MDC1, 53BP1, pNBS1, p16, p21, and p53 do not accumulate at persistent DNA damage-associated PML NBs. WI-38 fibroblasts were gamma irradiated and fixed at the indicated time points after DNA damage induction (A to H) or passaged until senescence (I). The fixed cells were subjected to immunofluorescence staining. An antibody against Sp100 was used as a marker for PML NBs, combined with a γH2AX antibody to stain DNA damage foci. Additionally, the DNA damage response proteins Mdc1, 53BP1, and phosphorylated Nbs1 were stained. (J to L) WI-38 fibroblasts were gamma irradiated with 15 Gy, fixed after 6 days, stained with antibodies against p16, p21, or p53, and costained with an antibody against PML. Insets show enlargements of the boxed area in each image. The line scans (right) show the pixel intensity distribution along the lines indicated in the merged image. Scale bars = 5 μm.

FIG 7

Superresolution imaging of PML nuclear bodies and DNA damage sites. Primary human fibroblasts (at low PD) were irradiated with 10 Gy, fixed after 90 min, and subsequently immunostained to detect the indicated proteins. 3D SIM superresolution images of single nuclei were collected using an Elyra structured-illumination microscope (Zeiss). The white boxes within the overview images are shown enlarged on the right. Each image on the right also shows the individual channels in monochrome.

FIG 8

DNA damage signaling is not altered in PML knockout MEFs. (A) PML wild-type, heterozygous, and knockout MEFs were gamma irradiated and lysed at the indicated time points, and Western blot analyses were carried out using the indicated antibodies. (B and C) Relative protein levels as measured by densitometry of Western blot bands were quantified using ImageJ software. All experiments were done in triplicate. Mean values ± SEM are depicted. Note that the blots shown in panel A have been spliced from two Western blots each. The splice sites are indicated by a thin white line between 3 and 8 h or 0.5 and 3 h within the left and the right blots, respectively. All Western blots shown in panel A originate from the same gel run and were developed simultaneously under the same conditions, which also allows comparison of the relative band intensities even between the 2-Gy- and 15-Gy-irradiated cells.

= APPLY WHAT YOU READ =
**A)** According to the figure legends on PML nuclear bodies, which microscope was used to collect the 3D SIM superresolution images?
**B)** Resume the figure legends on PML nuclear bodies after their final sentence and continue writing them.
The material placed after the figure legends on PML nuclear bodies is separate from them.

= DATA PROVIDED =
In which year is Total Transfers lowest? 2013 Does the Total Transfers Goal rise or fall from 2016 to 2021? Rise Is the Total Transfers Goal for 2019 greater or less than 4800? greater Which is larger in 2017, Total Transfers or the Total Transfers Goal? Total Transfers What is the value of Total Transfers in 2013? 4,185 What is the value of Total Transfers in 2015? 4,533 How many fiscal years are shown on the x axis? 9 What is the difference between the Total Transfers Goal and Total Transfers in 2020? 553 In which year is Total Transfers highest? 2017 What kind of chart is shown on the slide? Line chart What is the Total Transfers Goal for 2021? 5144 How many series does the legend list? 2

= ACTIVITY ANSWERS =
**A)** An Elyra structured-illumination microscope (Zeiss).

**B)**
FIG 9

IRIF formation in PML-depleted cells. (A) Freshly isolated MEFs from PML wild-type, heterozygous, and knockout embryos were irradiated with 2 Gy and immunolabeled 30 min later using antibodies against γH2AX (green) and 53BP1 (green). The images show representative midnucleus confocal sections. Bars = 5 μm. (B and C) MEFs as in panel A were irradiated with 2 Gy or 15 Gy, and samples on coverslips were taken at different time points after irradiation. The cells were immunolabeled as in panel A to quantify the DNA damage foci. The data points represent mean values ± SEM. (D and E) Same as in panels B and C, using primary human fibroblasts stably expressing a vector control, a vector expressing control siRNA, and a vector expressing siRNA against PML. The data points represent mean values ± SEM. ***, P ≤ 0.001 (t test statistical analysis comparing data points for siControl and siPML).

FIG 10

PML depletion does not alter fibroblast senescence. (A and B) Primary human fibroblasts with a stable PML knockdown (siPML) or control-infected cells (vector and siControl) were gamma irradiated with 15 Gy and fixed after 6 days (A) or treated with 50 μM BrdU and 10 μM DMA and fixed at the indicated time points (B). To monitor senescence induction, cells were stained for SA–β-Gal. (C) pMEFs isolated from PML wild-type, heterozygous, and knockout embryos were treated with 50 μM BrdU and 10 μM DMA or 20-Gy irradiation, fixed after 6 days, and stained for SA–β-Gal activity. In all experiments, at least 50 cells were monitored, and all experiments were done in triplicate. Mean values ± SEM are depicted. (D and E) HFFs with a stable PML knockdown (siPML) or control-infected cells (vector and siControl) (D), as well as wild-type (+/+), heterozygous PML knockout (+/−), and PML knockout (−/−) pMEFs (E), were cultured until they reached senescence, and population doublings over time were monitored. For pMEFs, 2 or 3 cell lines per genotype were used, and mean values ± SEM are depicted.